Brief | Repeat the listing in full, exactly as it stands.

Stored items from a collection:
- - - - - - -

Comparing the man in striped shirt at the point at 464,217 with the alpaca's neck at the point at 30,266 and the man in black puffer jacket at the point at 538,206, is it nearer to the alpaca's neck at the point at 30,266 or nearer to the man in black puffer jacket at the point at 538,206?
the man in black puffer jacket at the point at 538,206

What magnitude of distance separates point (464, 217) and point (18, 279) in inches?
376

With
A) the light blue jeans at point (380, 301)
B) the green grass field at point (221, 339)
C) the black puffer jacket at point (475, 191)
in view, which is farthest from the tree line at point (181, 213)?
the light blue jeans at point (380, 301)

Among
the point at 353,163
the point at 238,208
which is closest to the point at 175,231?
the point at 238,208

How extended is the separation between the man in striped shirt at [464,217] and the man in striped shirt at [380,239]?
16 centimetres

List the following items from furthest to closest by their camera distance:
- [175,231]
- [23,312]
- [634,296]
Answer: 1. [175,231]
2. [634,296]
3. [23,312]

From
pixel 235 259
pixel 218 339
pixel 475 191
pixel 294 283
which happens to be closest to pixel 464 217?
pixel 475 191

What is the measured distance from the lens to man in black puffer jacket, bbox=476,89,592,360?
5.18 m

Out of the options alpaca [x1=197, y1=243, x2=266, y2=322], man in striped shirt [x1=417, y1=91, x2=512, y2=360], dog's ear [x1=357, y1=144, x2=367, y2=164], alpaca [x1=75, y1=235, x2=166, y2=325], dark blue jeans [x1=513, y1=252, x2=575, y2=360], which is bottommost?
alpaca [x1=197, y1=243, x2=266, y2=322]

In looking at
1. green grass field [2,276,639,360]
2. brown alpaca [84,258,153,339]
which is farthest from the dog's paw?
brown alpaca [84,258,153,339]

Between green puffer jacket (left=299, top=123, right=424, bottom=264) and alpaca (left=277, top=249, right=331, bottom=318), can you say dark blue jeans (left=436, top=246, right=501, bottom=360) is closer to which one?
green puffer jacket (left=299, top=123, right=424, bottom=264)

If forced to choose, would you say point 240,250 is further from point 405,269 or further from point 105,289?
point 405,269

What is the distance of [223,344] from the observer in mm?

- - - - - - -

The solution |
Comparing the man in striped shirt at the point at 464,217 with the alpaca's neck at the point at 30,266 and the man in black puffer jacket at the point at 538,206, is it nearer to the alpaca's neck at the point at 30,266 or nearer to the man in black puffer jacket at the point at 538,206?
the man in black puffer jacket at the point at 538,206

What magnitude of distance separates point (464, 217) and point (18, 279) in inches?
376

With
A) the light blue jeans at point (380, 301)
B) the green grass field at point (221, 339)
C) the black puffer jacket at point (475, 191)
in view, which is farthest from the tree line at point (181, 213)?
the light blue jeans at point (380, 301)

Among
the point at 353,163
the point at 238,208
which is closest to the point at 175,231?
the point at 238,208

How extended is the separation between the man in striped shirt at [464,217] and the man in striped shirt at [380,239]?
16 centimetres

List the following items from furthest to closest by their camera distance:
- [175,231]
- [23,312]
- [634,296]
Answer: 1. [175,231]
2. [634,296]
3. [23,312]

From
pixel 235 259
pixel 218 339
pixel 475 191
pixel 294 283
which happens to be closest to pixel 464 217?
pixel 475 191

What is the measured distance from the lens to man in black puffer jacket, bbox=476,89,592,360?
5.18 m

Out of the options alpaca [x1=197, y1=243, x2=266, y2=322], man in striped shirt [x1=417, y1=91, x2=512, y2=360], dog's ear [x1=357, y1=144, x2=367, y2=164], alpaca [x1=75, y1=235, x2=166, y2=325], dark blue jeans [x1=513, y1=252, x2=575, y2=360], which is bottommost?
alpaca [x1=197, y1=243, x2=266, y2=322]

In looking at
1. green grass field [2,276,639,360]
2. brown alpaca [84,258,153,339]
which is farthest from the dog's paw?
brown alpaca [84,258,153,339]

Between green puffer jacket (left=299, top=123, right=424, bottom=264) and alpaca (left=277, top=249, right=331, bottom=318), can you say dark blue jeans (left=436, top=246, right=501, bottom=360) is closer to which one?
green puffer jacket (left=299, top=123, right=424, bottom=264)

If forced to choose, would you say point 240,250 is further from point 405,269 or further from point 105,289?
point 405,269

What is the distance of [223,344] from the observer in mm?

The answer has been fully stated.